Un petit élevage laitier bio armé et diversifié pour faire face aux crises
À Maurs dans le sud Cantal, Laurent Vaissière, qui s'est converti au bio en 2012, multiplie les initiatives pour rendre son exploitation plus résiliente face aux sécheresses et au contexte économique.
Penser et enclencher les changements plutôt que subir et panser les plaies des aléas. Oser, tenter, avec le seul risque que ça ne marche pas. C'est une philosophie volontariste mais exigeante qu'a fait sienne Laurent Vaissière, producteur de lait à Maurs. Pourtant, pendant une dizaine d'années, celles qui ont suivi son installation, l'éleveur de Latapie a mis ses pas dans les rails de l'intensification de son système castanhaïre (maïs, ray gras, trèfle), essayant de tirer le maximum de son petit troupeau (25 Prim'Holstein). « Dans un premier temps, j'ai développé, poussé les vaches jusqu'à 9 500 litres avant de me rendre compte que j'étais arrivé au bout de ce que je pouvais faire », raconte l'agriculteur aujourd'hui âgé de 48 ans. De premières inflexions agronomiques sont alors données avec davantage de trèfle implanté, de même que des mélanges prairials un peu plus complexes. Laurent Vaissière traite aussi fumier et lisier avec des apports bactériens.

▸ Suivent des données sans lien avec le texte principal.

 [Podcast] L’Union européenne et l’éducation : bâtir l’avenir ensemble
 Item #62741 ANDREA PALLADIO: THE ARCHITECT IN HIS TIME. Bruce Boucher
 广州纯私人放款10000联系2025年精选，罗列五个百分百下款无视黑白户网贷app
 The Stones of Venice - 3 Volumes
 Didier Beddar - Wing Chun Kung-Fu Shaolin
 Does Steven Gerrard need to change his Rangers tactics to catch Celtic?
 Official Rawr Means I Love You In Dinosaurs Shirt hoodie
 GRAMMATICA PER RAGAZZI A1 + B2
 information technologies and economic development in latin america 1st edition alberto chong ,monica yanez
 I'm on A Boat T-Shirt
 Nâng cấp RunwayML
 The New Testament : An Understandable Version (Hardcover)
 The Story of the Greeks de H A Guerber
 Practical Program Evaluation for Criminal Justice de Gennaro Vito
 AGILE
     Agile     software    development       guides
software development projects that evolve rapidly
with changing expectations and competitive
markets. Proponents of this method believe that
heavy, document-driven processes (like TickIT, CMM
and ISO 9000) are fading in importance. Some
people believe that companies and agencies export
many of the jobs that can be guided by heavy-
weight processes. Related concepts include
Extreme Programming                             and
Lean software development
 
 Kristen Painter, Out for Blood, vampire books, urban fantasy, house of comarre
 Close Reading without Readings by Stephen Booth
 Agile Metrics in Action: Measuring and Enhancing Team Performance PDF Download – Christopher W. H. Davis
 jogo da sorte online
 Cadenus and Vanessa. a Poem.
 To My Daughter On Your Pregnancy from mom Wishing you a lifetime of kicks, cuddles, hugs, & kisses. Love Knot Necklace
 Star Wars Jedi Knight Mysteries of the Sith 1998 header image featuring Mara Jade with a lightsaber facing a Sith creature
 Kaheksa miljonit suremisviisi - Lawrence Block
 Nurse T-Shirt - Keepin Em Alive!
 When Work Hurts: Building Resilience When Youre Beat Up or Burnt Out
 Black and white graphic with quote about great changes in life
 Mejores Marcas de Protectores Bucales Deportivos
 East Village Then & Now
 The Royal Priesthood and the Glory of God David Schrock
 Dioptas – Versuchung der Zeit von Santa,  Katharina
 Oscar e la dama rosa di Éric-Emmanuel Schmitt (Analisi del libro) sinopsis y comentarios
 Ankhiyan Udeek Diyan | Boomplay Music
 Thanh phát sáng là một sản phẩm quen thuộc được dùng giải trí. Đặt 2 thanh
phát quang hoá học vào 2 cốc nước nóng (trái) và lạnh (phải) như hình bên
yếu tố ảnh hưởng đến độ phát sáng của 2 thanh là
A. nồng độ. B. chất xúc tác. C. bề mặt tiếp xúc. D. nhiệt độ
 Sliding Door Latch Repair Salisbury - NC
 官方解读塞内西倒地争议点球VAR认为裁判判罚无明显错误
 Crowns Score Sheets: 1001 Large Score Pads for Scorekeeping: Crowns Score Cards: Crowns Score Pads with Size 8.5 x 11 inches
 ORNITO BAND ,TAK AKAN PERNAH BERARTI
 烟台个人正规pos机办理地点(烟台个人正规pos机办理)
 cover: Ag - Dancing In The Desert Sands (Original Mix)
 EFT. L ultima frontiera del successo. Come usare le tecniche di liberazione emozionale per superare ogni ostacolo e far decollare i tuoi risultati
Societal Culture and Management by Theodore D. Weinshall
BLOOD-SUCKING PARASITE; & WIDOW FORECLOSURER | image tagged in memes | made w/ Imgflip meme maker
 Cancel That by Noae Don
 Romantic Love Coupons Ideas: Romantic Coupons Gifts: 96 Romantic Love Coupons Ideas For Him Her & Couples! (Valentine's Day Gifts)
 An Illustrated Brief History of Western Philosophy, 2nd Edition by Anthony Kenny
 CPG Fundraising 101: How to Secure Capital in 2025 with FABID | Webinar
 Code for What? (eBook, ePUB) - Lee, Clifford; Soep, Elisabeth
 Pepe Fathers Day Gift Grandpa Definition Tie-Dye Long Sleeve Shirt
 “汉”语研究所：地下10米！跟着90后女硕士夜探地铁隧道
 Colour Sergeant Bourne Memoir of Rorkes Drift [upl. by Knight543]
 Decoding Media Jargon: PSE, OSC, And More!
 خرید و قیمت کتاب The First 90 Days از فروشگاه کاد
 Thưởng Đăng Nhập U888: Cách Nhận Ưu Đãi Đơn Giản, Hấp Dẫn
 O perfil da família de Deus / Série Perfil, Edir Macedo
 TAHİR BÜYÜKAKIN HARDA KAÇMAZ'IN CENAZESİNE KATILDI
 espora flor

Semis direct et prairies multi-espèces
Des efforts que la violente crise laitière aurait bien pu réduire à néant. Elle sera finalement salutaire pour l'agriculteur maursois : « J'ai commencé à me remettre en question après une année 2009 où j'avais finalement travaillé pour rien du tout. J'étais trop dépendant du lait blanc. » Autre coup du sort transformé en opportunité : la volonté de la société Dischamp de se séparer d'un certain nombre de producteurs dont... Laurent Vaissière, qui décide dès lors de se tourner vers une production plus valorisante : le lait bio. Un mode de production dont il va rapidement confirmer qu'il colle davantage à ses aspirations : être plus proche du vivant, qu'il soit végétal ou animal. Cette conversion - entre 2012 et 2014 - s'accompagne du développement des mélanges multi-espèces*, de l'allongement des rotations et de la diminution de la part de maïs que Laurent Vaissière va finalement entièrement supprimer en 2019 en même temps qu'il se lance dans le semis direct au sein de prairies vivantes. « Ça faisait dix ans que je m'intéressais au semis direct mais j'avais peur d'arrêter le maïs ensilage », reconnaît l'agriculteur de Latapie, qui a franchi le pas en s'équipant d'un petit semoir direct à disques, en premier lieu pour recharger ses prairies fortement dégradées par les sécheresses successives de 2018, 2019 et 2020. Sursemis de graminées à l'automne, de légumineuses au printemps. « C'était aussi un crève-coeur de casser les belles prairies d'à peine trois ans pour implanter du maïs », complète Laurent Vaissière. Ces prairies multi-espèces deviennent dès lors la base de son système fourrager. Plus de travail du sol mais des techniques culturales simplifiées et des prairies toujours en état qui permettent de maximiser le pâturage (tournant) et de réaliser des enrubannages précoces riches en protéines. Avec les bénéfices d'un sol toujours couvert.
* Ray-grass anglais, pâturin des prés, trèfles blancs et violets, dactyle et fétuque élevée.